Une liste diffusée par le collectif All Eyes On Wagner indique que 316 Africains enrôlés dans les forces russes ont trouvé la mort en Ukraine. Ces données, issues du programme ukrainien « Je veux vivre », montrent que plus d’un cinquième des recrues (plus de 22 %) ont péri, tout en donnant un aperçu des pertes humaines subies. Le document recense 1 417 combattants originaires de 35 pays africains, ce qui suscite l’inquiétude des familles qui restent sans nouvelles. De nombreux proches attendent encore des informations sur le sort de leurs proches, alors que le conflit se prolonge depuis plus de deux ans.
Des cas confirmés montrent que des personnes originaires de pays africains sont aujourd’hui engagées comme combattants dans la guerre en Ukraine, tant au sein des forces russes que des forces ukrainiennes. Parmi eux figurent des Kényans, Sud-Africains, Camerounais et Gambiens, souvent recrutés via des promesses de contrats ou d’emplois trompeurs, et certains ont déjà perdu la vie au front. La mobilisation de ces ressortissants s’est intensifiée au fil du conflit, souvent par le biais de recrutements trompeurs ou d’offres économiques attrayantes. Ces engagements exposent des jeunes Africains à des conditions extrêmes et à des dangers mortels loin de leurs pays d’origine, faisant de ce phénomène un enjeu humanitaire et diplomatique majeur pour plusieurs États africains.

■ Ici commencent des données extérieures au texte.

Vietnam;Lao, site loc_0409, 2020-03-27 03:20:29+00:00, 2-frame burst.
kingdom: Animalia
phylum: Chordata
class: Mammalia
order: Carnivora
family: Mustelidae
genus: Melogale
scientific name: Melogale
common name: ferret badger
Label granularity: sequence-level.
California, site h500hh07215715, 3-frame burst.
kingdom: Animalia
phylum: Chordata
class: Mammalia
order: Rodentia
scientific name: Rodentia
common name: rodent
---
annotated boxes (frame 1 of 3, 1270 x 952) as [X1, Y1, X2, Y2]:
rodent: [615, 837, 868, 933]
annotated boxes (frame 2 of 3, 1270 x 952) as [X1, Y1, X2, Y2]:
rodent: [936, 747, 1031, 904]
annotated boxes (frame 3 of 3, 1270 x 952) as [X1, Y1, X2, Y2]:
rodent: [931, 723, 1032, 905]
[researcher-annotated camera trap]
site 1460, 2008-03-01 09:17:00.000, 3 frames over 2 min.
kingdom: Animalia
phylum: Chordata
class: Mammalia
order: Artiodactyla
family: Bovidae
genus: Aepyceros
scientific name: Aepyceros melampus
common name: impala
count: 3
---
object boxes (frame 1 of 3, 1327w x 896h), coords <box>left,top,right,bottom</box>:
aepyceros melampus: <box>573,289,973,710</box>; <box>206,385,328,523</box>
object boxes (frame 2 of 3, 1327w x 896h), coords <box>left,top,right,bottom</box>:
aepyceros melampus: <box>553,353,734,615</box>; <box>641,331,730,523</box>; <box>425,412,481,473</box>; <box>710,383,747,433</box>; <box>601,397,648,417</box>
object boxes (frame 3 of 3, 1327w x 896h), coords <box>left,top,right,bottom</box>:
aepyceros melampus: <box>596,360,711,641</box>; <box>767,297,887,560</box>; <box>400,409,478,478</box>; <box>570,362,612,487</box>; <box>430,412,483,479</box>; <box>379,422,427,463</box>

Recrutement africain et hécatombe sur le front ukrainien
Le rapport publié par All Eyes On Wagner, Le Business du désespoir, recense un total de 1 417 Africains ayant rejoint l’armée russe entre 2023 et mi-2025. Parmi eux, 316 sont morts au combat, tandis que d’autres sont toujours portés disparus ou blessés. Les recrues avaient entre 18 et 57 ans, avec une moyenne d’environ 31 ans, ce qui montre que ce sont principalement de jeunes adultes confrontés à des conditions de combat périlleuses.
Si l’Égypte compte le plus grand nombre de recrues, avec 361 personnes, c’est le Cameroun qui subit le plus lourd bilan humain : 94 décès pour 335 combattants. La Gambie a également enregistré des pertes importantes, avec 23 morts sur 56 contractuels, et une erreur administrative a même placé un Camerounais, Joël, parmi le contingent gambien. Lou Osborne, du collectif AEOW, précise que la diffusion de ces noms vise à informer les familles sur le sort de leurs proches, à pousser les autorités nationales à agir pour le retour des dépouilles et à sensibiliser sur l’ampleur des recrutements.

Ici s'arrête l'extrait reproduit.